Instant/quick printer/copy shops
These firms meet unreasonable deadlines. As long as customers’ personnel go home at 5pm, there is a business. Simple jobs may be done in-house, but complicated collating and binding projects will still be sent out at 5pm for next-morning delivery. A flexible colour printer with electronic collation is the new duplicator offset press. And a good array of finishing equipment is a must. Wide-format inkjet is growing in use – not just for signage, but short runs of window treatments, wall coverings, or other speciality products. The quick printer of the future will be a jack of all trades.

Newspaper printer
Modern newspaper colour presses are impressive. But colour is not enough when news is accessible anywhere, any time. Classified advertising has gone online but there is still the lucrative ad-insert market. But to be effective at ad-insert delivery you have to increase your coverage with home delivery or direct mail. Call it total market coverage, and you will be all right. Publishers are now using that big hunk of metal to print commercial work. It has the quality and capability to meet coldset market needs. Publishers are also building online communities among their readerships.

Magazine publishers

The loss of ad pages is a trend. The companion website is seeing growth in ad revenue, but it has not compensated for the loss of print ads. Websites won’t replace the printed magazine – you need both print and electronic alternatives in a multi-channel world where readers want their content in all forms, all the time.

Pre-press specialists
The world is becoming filmless. Other than packaging, the pre-press market has gone where typographers and engravers have gone – analogue heaven. Many are implementing high-end digital printing and leveraging colour and pre-press expertise. There is still a need for pre-press expertise in a world that swings between RGB and CMYK and print and the web.

Print buyers
Print buyers serve as designer, production manager, and print procurer. Most do not even have the term ‘print buying’ in their title. The company may not appreciate what they do, but they are an important link in the communications chain. They know how to define jobs and select the best services. The challenge is to demonstrate the value they bring to the organisation.

Industry suppliers
Progress in printing has long come from the supplier side. Many of the technologies of the printing industry have come from suppliers that listened to the market and then innovated. We need more automation and productivity. We need new ideas so printers can enter new markets. Suppliers are more than suppliers – they are partners to the printing industry.

Packaging printers
This market is robust because brand managers seek innovative packaging and graphics. Whether you are a flexo printer producing miles of flexible packaging, or a litho printer churning out miles of labels, or any kind of printer printing miles and miles of folding cartons, your success is tied to the ability of your equipment to print new and innovative formats, substrates, and graphics.
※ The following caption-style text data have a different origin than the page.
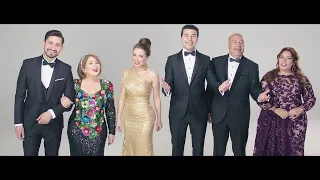 استعراض تتر البداية مسلسل   البرنسيسة بيسة   مي عز الدين دندنها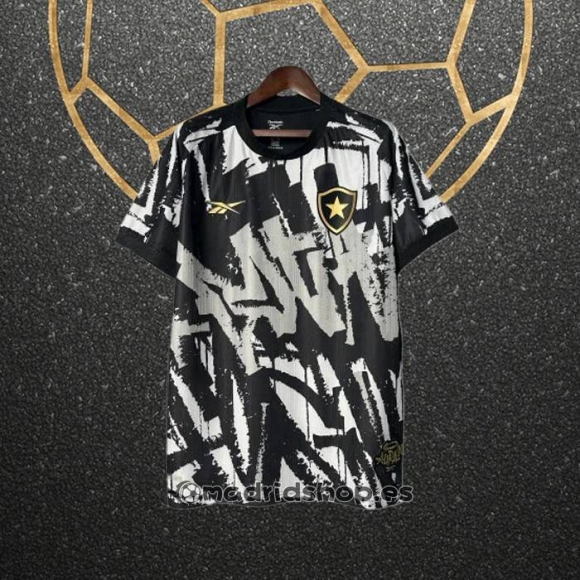 Camiseta Botafogo Cuarto Mujer 2025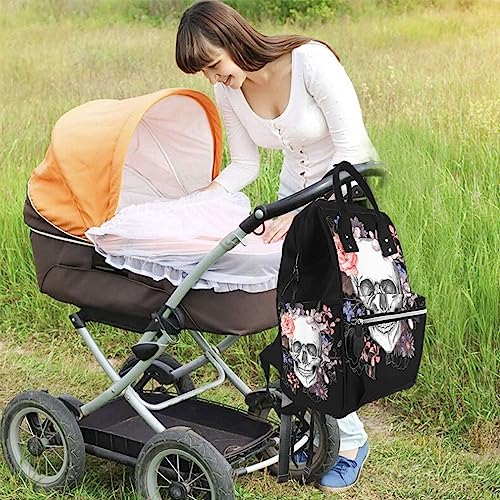 Sac à dos pour ordinateur portable confortable contre le mal de dos - 6
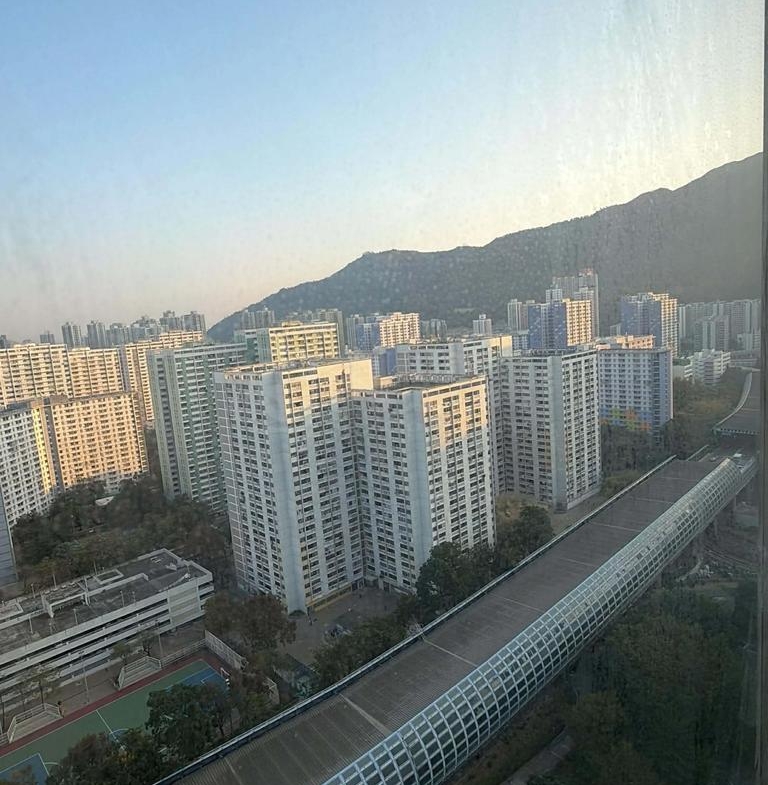 豐景園 1座 - 28NTS – 香港北部都會區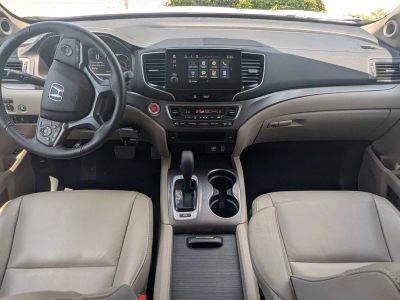 2020 Honda Pilot — photo 24 view
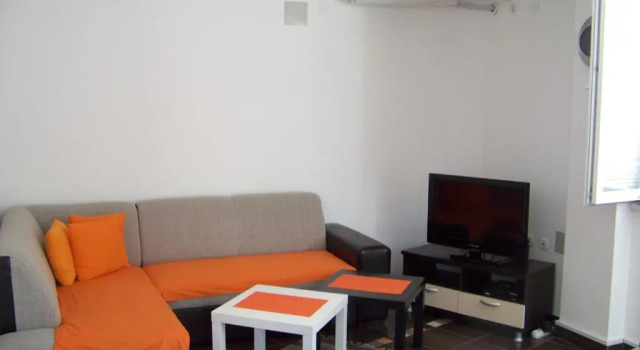 Апартаменты Tedi & Kiki Apartment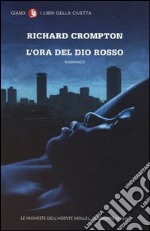 L'ora del dio rosso libro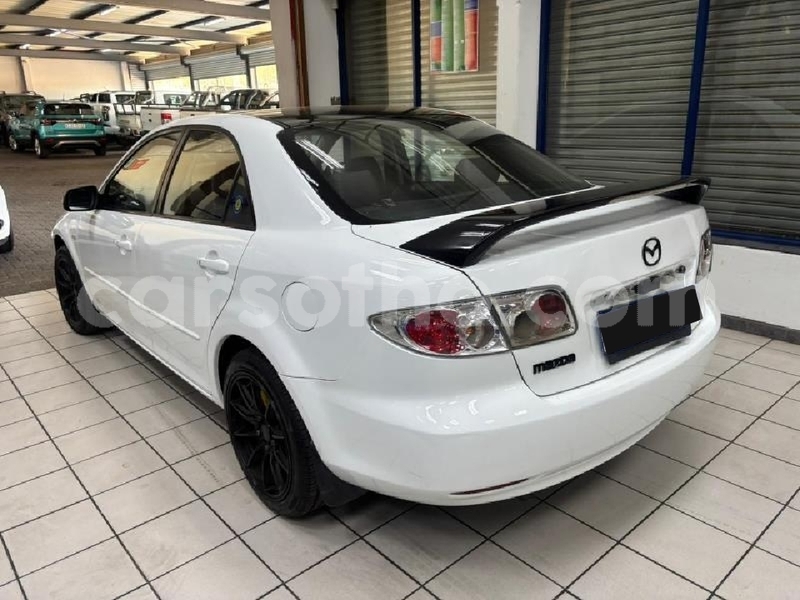 Big with watermark mazda 6 quthing qacha s nek 31898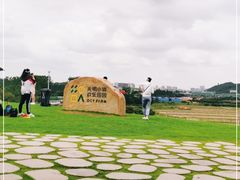 -光明小镇欢乐田园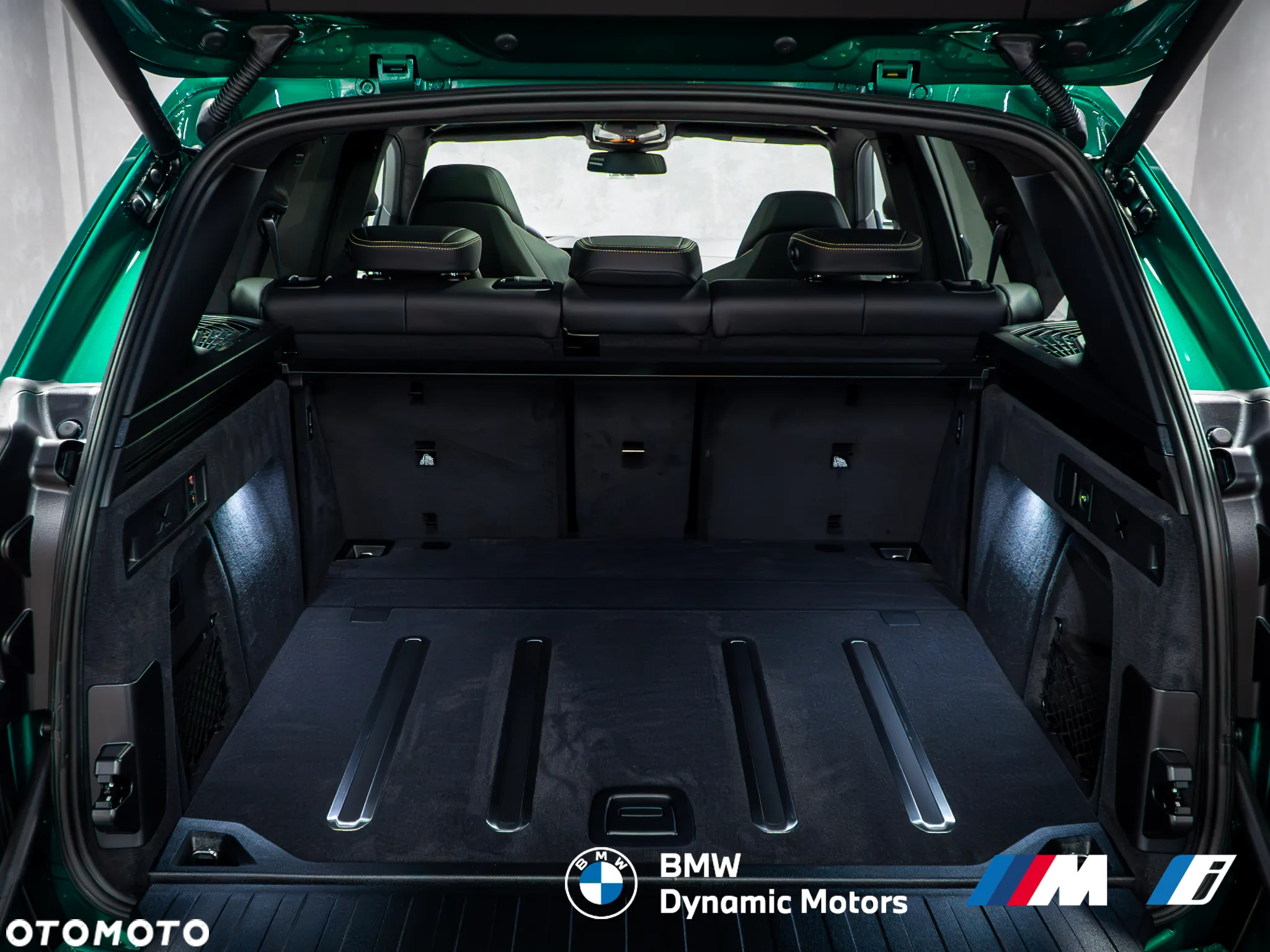BMW X5 M Competition - 13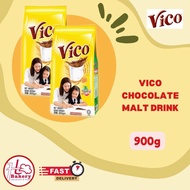 VICO CHCOLATE MALT DRINK 900GM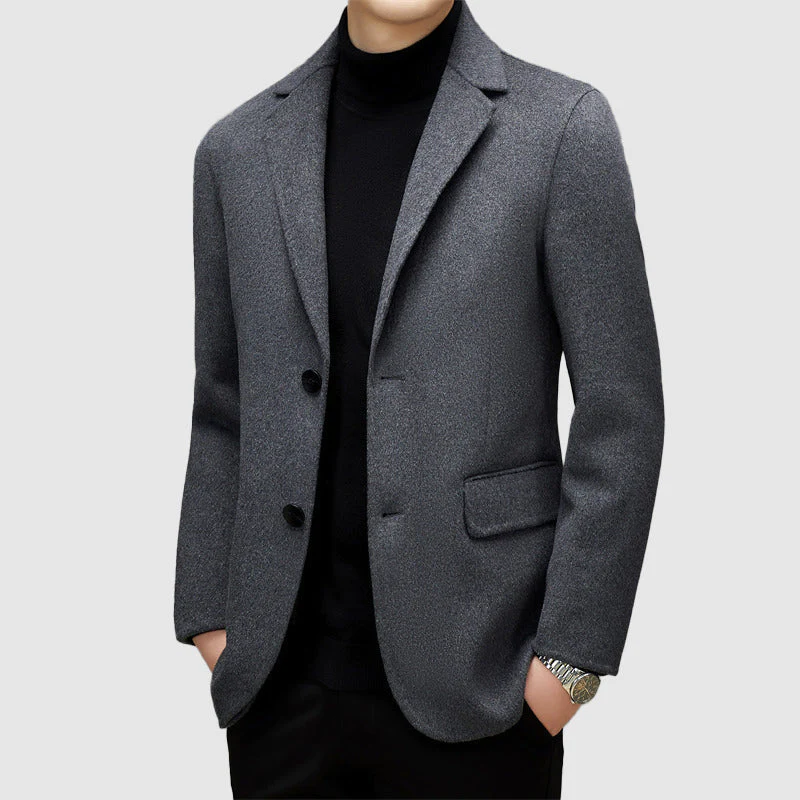 LEGACY 1973® PRESTIGE WOOL DOWN COAT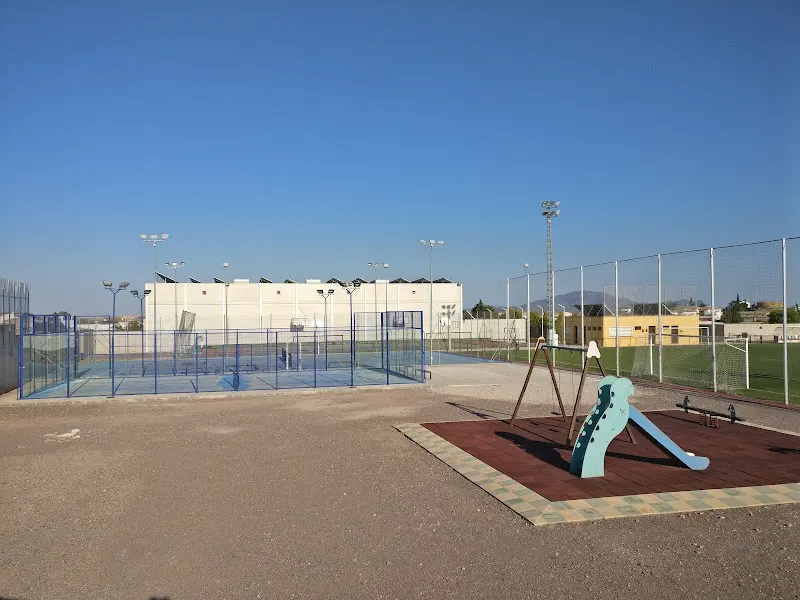 CEIBas Guadalentín - Centro educativo en Totana - foto 2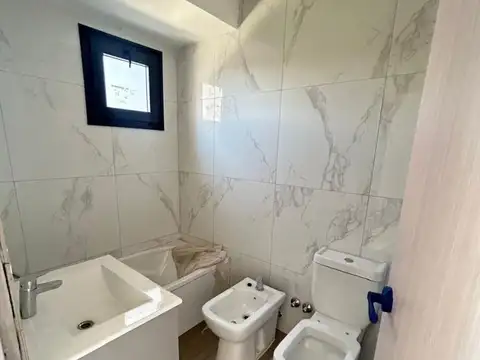 Departamento en Alquiler A Estrenar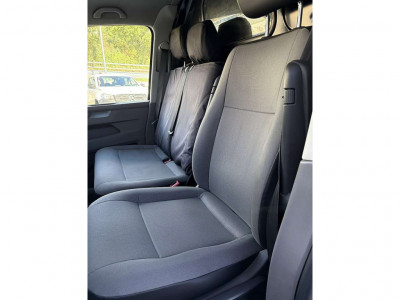 VW Transporter T6 Gebrauchtwagen VW Transporter T6 Gebrauchtwagen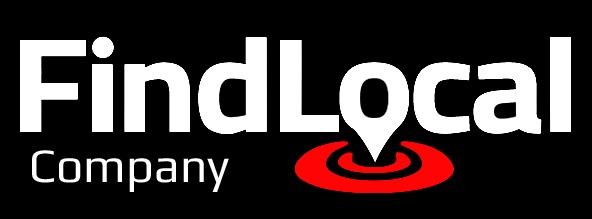 Find Local Company logo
Speciality/niche printing shops
Niche markets are where the action is. T-shirts are moving from screen to inkjet printing. We can now print photos routinely. We can print on Christmas ornaments and footballs with new inkjet printers. Vehicle wraps let graphics become moving billboards. Flatbed inkjet printers print on thick glass and plastic. Giant signs can wrap buildings. Inkjet printing has engendered a new market and new profit potential for printers.

Frank Romano is professor emeritus, School of Print Media, Rochester Institute. He is widely acknowledged as a global expert in the field of printing and publishing.